* Set exercise 1:
Answer these questions about the thread on the orthogonal matrix, one line each:
(a) What two conditions on a, b and c does the opening statement give for the matrix to be orthogonal?
(b) Which equation could the poster not make imply that a+b+c equals ±1?
(c) In the reply, what does (a+b+c)^2 equal?
* Set exercise 2: Retype the part of the thread on the orthogonal matrix that opens with the words containing "For a matrix" and closes with "into something else!".

* Text to read:
□ □ □ □ □

Show that $$ A= \begin{bmatrix} a & c & b \\ b & a & c \\ c & b & a \\ \end{bmatrix} $$ is orthogonal if and only if $a^2+b^2+c^2=1$ and $a+b+c= \pm 1$.
For a matrix to be orthogonal it must satisfy $A^T A^{-1} = I$ where $I$ is the identity matrix.
I calculated $$A^T A^{-1} =\begin{bmatrix} a^2+b^2+c^2 & ab+ac+bc & ab+ac+bc \\ ab+ac+bc & a^2+b^2+c^2 & ab+ac+bc \\ ab+ac+bc & ab+ac+bc & a^2+b^2+c^2 \\ \end{bmatrix} $$ So for $A^T A^{-1} = I$ we must have that $$ a^2+b^2+c^2 = 1$$ and $$ab+ac+bc =0 $$ So then I showed that $ a^2+b^2+c^2 = 1$, but through a lot of rough work I can't seem to make $ab+ac+bc =0 $ imply that $a+b+c= \pm 1$. Does anyone have any hints?I feel like i've just about tried every way to sub something into something else!
The comments should be enough, but
if $a^2+b^2+c^2 = 1$ and $ab+ac+bc = 0$,
then
$(a+b+c)^2 =a^2+b^2+c^2+2(ab+ac+bc) =1 $
so $a+b+c = \pm 1$.

□ □ □ □ □

* Data lines:
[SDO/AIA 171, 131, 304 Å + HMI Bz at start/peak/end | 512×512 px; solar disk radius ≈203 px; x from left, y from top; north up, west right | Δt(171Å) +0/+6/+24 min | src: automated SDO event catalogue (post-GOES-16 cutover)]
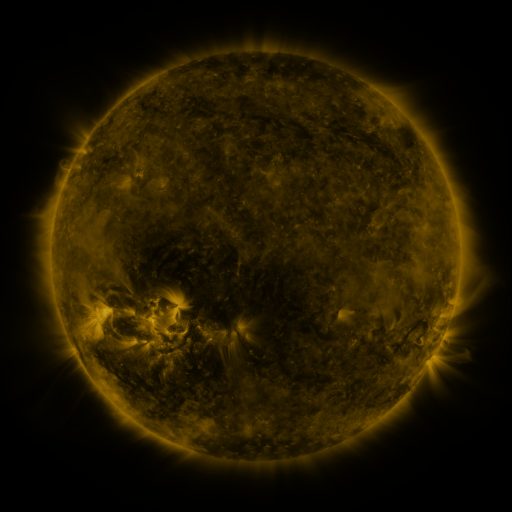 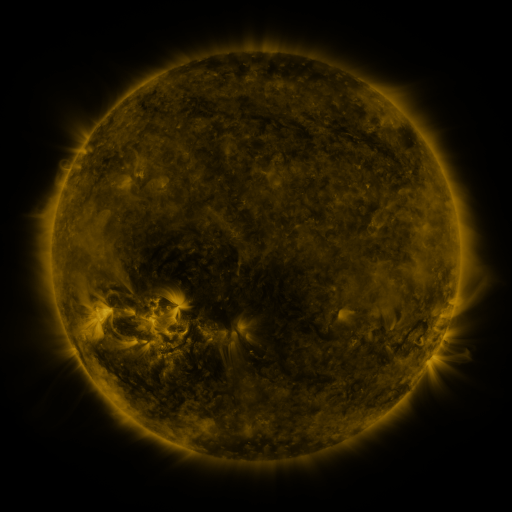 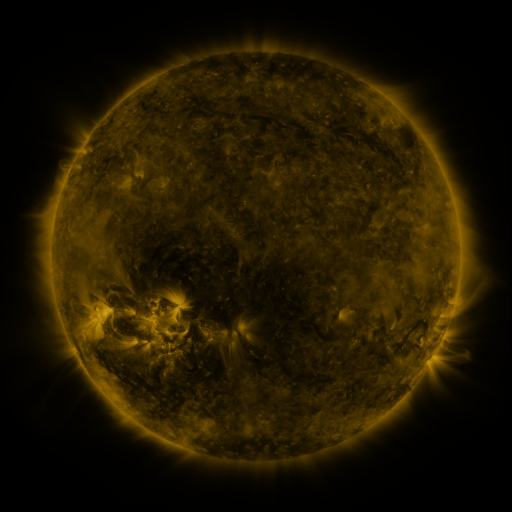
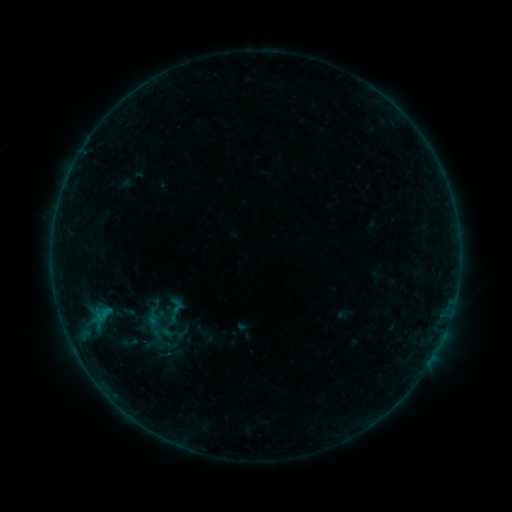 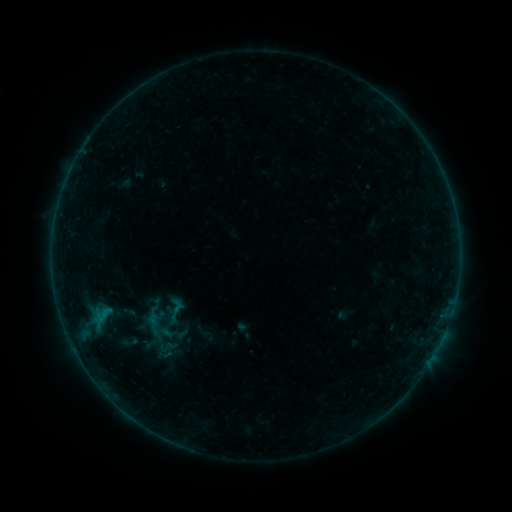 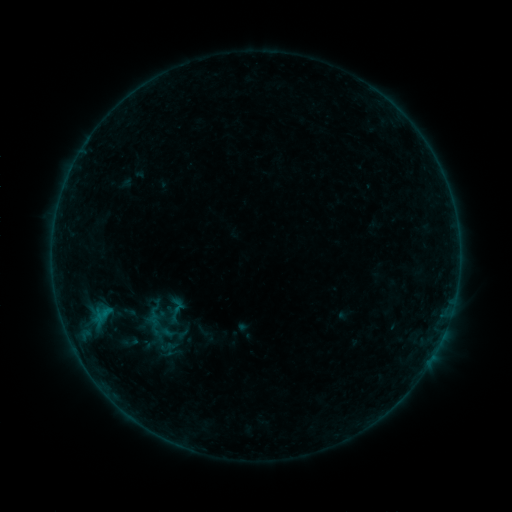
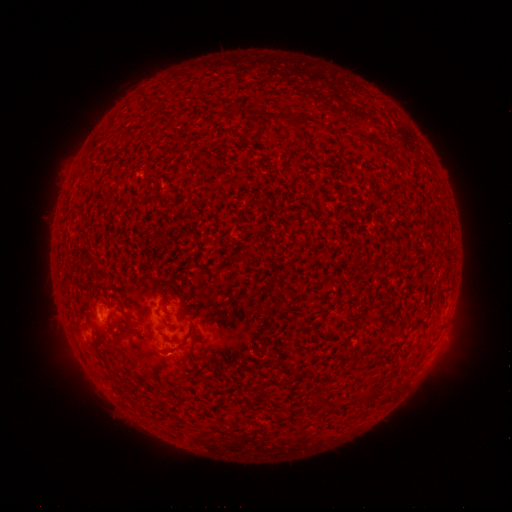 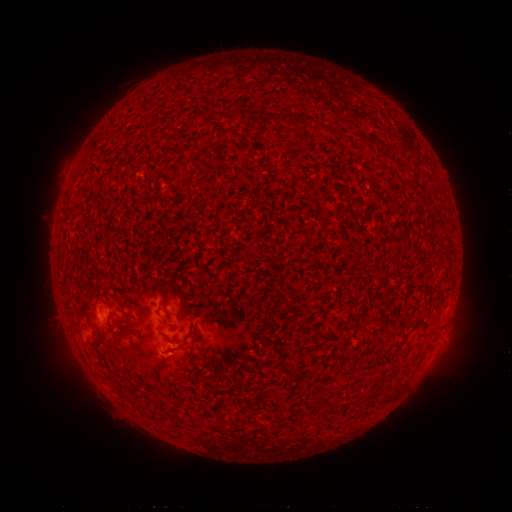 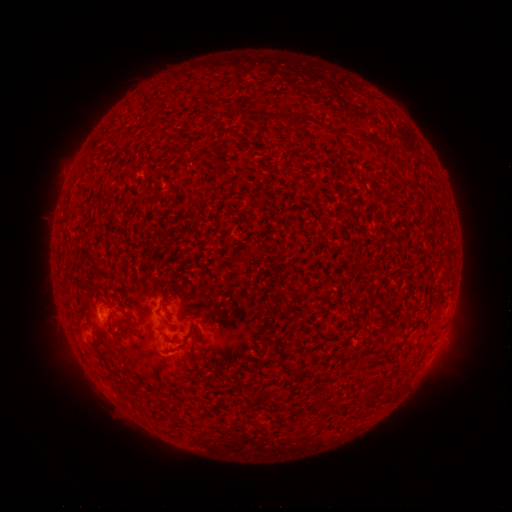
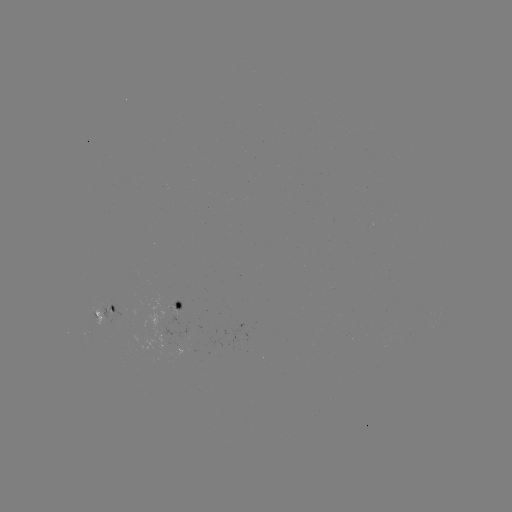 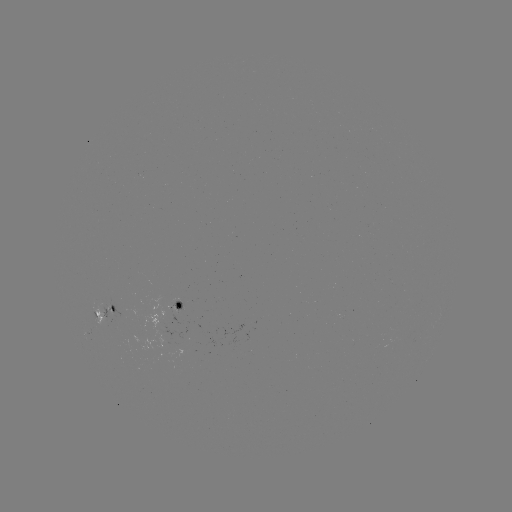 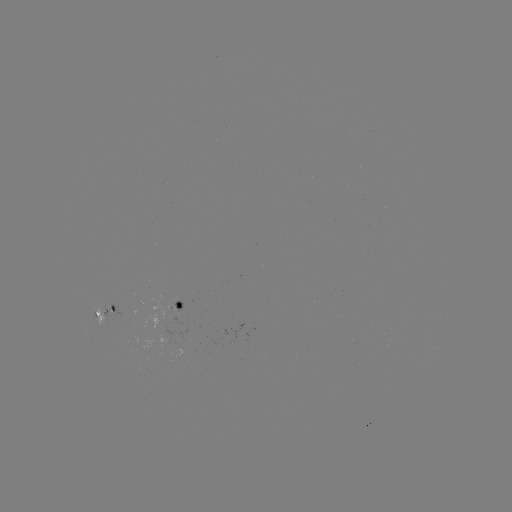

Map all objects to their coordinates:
B1.9 flare: (164, 348)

□ □ □ □ □

* Written answer 1:
(a) a^2+b^2+c^2=1 and a+b+c=±1.
(b) ab+ac+bc=0.
(c) a^2+b^2+c^2+2(ab+ac+bc), which equals 1.

* Written answer 2:
For a matrix to be orthogonal it must satisfy $A^T A^{-1} = I$ where $I$ is the identity matrix.
I calculated $$A^T A^{-1} =\begin{bmatrix} a^2+b^2+c^2 & ab+ac+bc & ab+ac+bc \\ ab+ac+bc & a^2+b^2+c^2 & ab+ac+bc \\ ab+ac+bc & ab+ac+bc & a^2+b^2+c^2 \\ \end{bmatrix} $$ So for $A^T A^{-1} = I$ we must have that $$ a^2+b^2+c^2 = 1$$ and $$ab+ac+bc =0 $$ So then I showed that $ a^2+b^2+c^2 = 1$, but through a lot of rough work I can't seem to make $ab+ac+bc =0 $ imply that $a+b+c= \pm 1$. Does anyone have any hints?I feel like i've just about tried every way to sub something into something else!